Let's assume that all the chips fell the jihadis' way, that they recruited enough volunteers to be able to kidnap and decapitate every single Jew in Palestine. Then what? Muslims would still be, as General Musharraf told a conference the other day, "the poorest, the most illiterate, the most backward, the most unhealthy, the most unenlightened, the most deprived, and the weakest of all the human race." Who would "the victim of the world" blame next? The evidence of the Sudan, Nigeria, and other parts of Africa suggests that, when there are no Jews to hand, the Islamofascists happily make do with killing Christians. In Kashmir, it's the Hindus' fault. There's always someone.

Musharraf is by far the most interesting character to emerge in that part of the world in some time, and those of us who've long backed him (see my column of October 21st, 1999) as Pakistan's least worst option have been impressed by his actions since September 11th. As I wrote recently, the British should never have created Pakistan (it was a typical botched job by that silly old queen Mountbatten). Nor should the British have created the ISI, the Pakistani intelligence service whose "rogue elements" (a term covering about 97% of employees) have their fingerprints on at least some of the outlying parts of the Pearl crime scene. Nor should Pakistan's charming, urbane, westernized elite -- a ruling class whose only deficiency is that they're incapable of ruling -- ever have acceded to the Islamicization of Pakistan's British-derived legal system, under which, for example, Muslims who behead Muslims face the death penalty but Muslims who behead non-Muslims don't. No matter how zealously the Pakistani police pursue Daniel Pearl's murderers, in law his life is of less value than theirs.
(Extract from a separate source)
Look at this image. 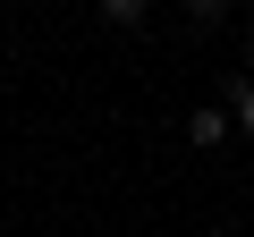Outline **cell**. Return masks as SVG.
Returning <instances> with one entry per match:
<instances>
[{"label":"cell","mask_w":254,"mask_h":237,"mask_svg":"<svg viewBox=\"0 0 254 237\" xmlns=\"http://www.w3.org/2000/svg\"><path fill=\"white\" fill-rule=\"evenodd\" d=\"M229 9H237V0H187V26H220Z\"/></svg>","instance_id":"4"},{"label":"cell","mask_w":254,"mask_h":237,"mask_svg":"<svg viewBox=\"0 0 254 237\" xmlns=\"http://www.w3.org/2000/svg\"><path fill=\"white\" fill-rule=\"evenodd\" d=\"M229 136H237V127H229V110H220V102H203V110L187 118V144H195V153H220Z\"/></svg>","instance_id":"1"},{"label":"cell","mask_w":254,"mask_h":237,"mask_svg":"<svg viewBox=\"0 0 254 237\" xmlns=\"http://www.w3.org/2000/svg\"><path fill=\"white\" fill-rule=\"evenodd\" d=\"M220 110H229V127H237V136L254 144V76H246V68H237V76L220 85Z\"/></svg>","instance_id":"2"},{"label":"cell","mask_w":254,"mask_h":237,"mask_svg":"<svg viewBox=\"0 0 254 237\" xmlns=\"http://www.w3.org/2000/svg\"><path fill=\"white\" fill-rule=\"evenodd\" d=\"M93 9H102L110 26H144V17H153V0H93Z\"/></svg>","instance_id":"3"},{"label":"cell","mask_w":254,"mask_h":237,"mask_svg":"<svg viewBox=\"0 0 254 237\" xmlns=\"http://www.w3.org/2000/svg\"><path fill=\"white\" fill-rule=\"evenodd\" d=\"M246 76H254V43H246Z\"/></svg>","instance_id":"5"}]
</instances>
This then is Musharraf's moment. Will he allow his country's darkest forces to maintain his people in their squalor? Or will he do as Ataturk did after the collapse of the Ottoman Empire? If Pakistan did not exist, it would not be necessary to invent it. But it does exist, so it's necessary to reinvent it, to reverse the vast catalogue of errors made by every wretched administrator from Lord Mountbatten to Nawaz Sharif. At the very least, the General needs to dismantle the ISI and announce immediately that the Islamic biases of the justice system are being abolished and that all individuals are equal before the law.

The Americans will provide certain incentives for him to do this. If Musharraf demurs, Washington will make other arrangements. It's his choice: He can try to ride the tiger, or resolve to kill it and hang it in his trophy room.